Maurice Mallet est arrêté brutalement chez sa mère. Il est conduit jusqu’au maquis où Jacques Hochin monte la garde près d’un Fusil Mitrailleur. Sous la contrainte, les deux jeunes résistants doivent montrer où sont cachées les autres armes et les transporter jusqu’à la Traction Citroën laissée dans la cour du moulin de la Sourdière, un peu plus bas. Pour finir la Gestapo tente de détruire la maison par le feu.
Bernard Dufrou, arrivé sur les lieux entretemps pour prévenir de l’arrestation de Maurice, est lui aussi fait prisonnier.

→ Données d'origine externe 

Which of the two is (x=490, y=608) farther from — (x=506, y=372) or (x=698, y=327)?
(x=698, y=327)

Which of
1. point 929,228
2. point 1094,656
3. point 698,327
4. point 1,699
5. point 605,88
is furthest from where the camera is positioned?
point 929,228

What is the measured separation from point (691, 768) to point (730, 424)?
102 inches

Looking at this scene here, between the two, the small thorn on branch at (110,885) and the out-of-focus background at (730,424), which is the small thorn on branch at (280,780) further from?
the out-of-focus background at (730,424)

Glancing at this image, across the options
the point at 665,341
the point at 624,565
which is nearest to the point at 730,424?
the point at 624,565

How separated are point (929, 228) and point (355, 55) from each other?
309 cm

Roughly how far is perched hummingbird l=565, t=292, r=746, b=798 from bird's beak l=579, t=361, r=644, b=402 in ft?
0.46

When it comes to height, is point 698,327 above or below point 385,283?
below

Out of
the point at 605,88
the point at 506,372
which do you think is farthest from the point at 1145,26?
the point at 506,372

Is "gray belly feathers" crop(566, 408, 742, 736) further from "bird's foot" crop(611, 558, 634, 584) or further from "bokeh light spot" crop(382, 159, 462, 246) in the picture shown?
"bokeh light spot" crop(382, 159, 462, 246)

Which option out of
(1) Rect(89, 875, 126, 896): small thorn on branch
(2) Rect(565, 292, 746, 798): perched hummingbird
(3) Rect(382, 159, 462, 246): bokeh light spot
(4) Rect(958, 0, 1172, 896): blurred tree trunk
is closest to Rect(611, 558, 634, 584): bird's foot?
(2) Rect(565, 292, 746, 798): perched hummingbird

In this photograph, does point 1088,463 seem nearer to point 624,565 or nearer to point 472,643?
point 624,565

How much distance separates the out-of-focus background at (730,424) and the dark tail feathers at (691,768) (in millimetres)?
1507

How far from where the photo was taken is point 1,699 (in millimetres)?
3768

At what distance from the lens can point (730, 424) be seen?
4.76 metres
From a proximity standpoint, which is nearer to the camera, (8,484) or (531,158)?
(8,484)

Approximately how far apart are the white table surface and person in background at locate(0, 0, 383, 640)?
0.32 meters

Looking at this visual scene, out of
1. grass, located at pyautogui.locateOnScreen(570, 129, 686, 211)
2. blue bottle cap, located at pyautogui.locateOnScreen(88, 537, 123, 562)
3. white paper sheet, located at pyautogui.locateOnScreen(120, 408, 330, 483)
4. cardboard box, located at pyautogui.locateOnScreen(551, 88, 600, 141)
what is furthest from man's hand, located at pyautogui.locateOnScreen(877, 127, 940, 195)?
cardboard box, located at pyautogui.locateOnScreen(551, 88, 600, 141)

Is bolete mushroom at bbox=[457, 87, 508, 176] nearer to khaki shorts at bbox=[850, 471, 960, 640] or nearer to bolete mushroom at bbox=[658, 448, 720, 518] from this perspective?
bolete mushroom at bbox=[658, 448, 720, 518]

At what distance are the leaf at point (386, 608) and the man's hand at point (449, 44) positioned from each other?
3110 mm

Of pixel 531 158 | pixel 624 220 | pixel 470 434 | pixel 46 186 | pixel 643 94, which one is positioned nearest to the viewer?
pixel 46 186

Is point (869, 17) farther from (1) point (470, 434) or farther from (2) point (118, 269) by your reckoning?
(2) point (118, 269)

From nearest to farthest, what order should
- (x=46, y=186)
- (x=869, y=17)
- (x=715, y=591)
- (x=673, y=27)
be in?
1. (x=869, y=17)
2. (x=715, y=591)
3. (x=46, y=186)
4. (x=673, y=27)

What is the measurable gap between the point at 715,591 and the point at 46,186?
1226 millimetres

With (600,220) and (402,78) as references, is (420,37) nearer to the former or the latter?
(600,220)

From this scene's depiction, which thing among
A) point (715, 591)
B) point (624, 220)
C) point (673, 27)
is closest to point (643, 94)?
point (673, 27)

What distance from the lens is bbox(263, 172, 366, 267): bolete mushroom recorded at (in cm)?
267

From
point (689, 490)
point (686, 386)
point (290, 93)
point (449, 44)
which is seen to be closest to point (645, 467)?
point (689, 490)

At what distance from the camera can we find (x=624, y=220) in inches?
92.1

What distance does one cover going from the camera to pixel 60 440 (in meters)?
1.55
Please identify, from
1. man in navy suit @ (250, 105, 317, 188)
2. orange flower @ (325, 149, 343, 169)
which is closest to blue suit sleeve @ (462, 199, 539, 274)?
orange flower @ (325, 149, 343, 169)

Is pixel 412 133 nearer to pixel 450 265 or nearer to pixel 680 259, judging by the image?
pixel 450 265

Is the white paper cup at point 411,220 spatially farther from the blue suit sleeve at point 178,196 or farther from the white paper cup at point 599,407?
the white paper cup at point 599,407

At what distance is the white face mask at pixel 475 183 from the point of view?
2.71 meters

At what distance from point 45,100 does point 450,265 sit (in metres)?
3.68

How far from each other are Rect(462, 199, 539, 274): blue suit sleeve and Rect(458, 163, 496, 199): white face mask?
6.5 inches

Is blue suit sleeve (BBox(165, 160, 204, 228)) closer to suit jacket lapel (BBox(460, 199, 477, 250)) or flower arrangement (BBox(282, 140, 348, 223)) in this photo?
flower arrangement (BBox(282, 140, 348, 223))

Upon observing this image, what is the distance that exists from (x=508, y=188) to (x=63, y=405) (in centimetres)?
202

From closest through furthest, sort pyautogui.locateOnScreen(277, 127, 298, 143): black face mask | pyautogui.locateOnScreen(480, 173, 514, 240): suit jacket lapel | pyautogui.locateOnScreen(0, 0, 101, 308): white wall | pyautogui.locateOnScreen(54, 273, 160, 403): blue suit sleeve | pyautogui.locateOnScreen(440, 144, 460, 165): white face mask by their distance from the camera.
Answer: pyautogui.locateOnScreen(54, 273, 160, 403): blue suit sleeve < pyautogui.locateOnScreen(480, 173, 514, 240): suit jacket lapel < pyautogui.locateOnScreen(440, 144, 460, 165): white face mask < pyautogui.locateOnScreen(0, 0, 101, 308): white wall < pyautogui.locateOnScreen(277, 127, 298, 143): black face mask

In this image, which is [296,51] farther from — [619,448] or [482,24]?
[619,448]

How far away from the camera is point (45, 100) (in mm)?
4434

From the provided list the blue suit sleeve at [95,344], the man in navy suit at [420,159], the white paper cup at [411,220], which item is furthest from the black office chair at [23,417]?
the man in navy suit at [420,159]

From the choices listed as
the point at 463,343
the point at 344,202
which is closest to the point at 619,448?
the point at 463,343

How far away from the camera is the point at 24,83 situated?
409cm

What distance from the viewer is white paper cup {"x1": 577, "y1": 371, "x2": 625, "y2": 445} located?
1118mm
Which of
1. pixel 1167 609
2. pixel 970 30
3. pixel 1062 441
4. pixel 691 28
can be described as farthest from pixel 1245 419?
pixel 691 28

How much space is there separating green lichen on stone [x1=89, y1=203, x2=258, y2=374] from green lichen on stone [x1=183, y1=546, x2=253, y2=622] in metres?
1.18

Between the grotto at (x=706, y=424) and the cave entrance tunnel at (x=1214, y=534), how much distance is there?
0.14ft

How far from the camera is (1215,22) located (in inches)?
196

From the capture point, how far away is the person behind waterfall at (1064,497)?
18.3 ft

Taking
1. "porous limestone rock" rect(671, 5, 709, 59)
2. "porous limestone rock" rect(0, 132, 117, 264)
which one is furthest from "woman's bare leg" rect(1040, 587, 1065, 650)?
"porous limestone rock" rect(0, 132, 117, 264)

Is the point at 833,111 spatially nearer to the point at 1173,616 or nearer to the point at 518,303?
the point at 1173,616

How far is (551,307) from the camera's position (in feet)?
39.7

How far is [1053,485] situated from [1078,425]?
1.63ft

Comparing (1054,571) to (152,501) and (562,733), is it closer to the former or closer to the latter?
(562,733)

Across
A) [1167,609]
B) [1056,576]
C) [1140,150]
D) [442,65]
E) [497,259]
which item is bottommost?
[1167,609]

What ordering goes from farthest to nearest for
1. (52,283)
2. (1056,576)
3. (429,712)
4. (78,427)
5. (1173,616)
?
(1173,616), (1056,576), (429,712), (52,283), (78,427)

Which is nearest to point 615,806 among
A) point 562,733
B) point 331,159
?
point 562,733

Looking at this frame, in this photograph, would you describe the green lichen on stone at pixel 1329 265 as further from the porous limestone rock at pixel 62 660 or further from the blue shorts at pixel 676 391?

Le triste cortège redescend vers le moulin de la Sourdière. Les trois jeunes gens sont mis en posture d’exécution dans la cour. L’officier nazi délègue la sinistre besogne et va s’amuser avec le petit chien du moulin. Sous la menace des mitraillettes des trois Français Gestapistes, les jeunes résistants, à genoux, demandent à réciter leur prière. Jardin ordonne brutalement qu’ils se relèvent. Les cris fusent : «Vive la France» avant que Bernard Jardin n’abatte Maurice puis Jacques d’une rafale dans la nuque. Profitant du moment où Jardin rechargeait son arme et du manque de réaction des deux autres, Bernard Dufrou s’enfuit, réussit à se protéger en passant derrière la voiture ; on tire sur lui mais il parvient à aller dans le bois grâce à la pénombre qui s’installe et à rester caché malgré ses graves blessures.
C’est grâce à son témoignage que l’on connait les circonstances de la mort héroïque des deux jeunes garçons.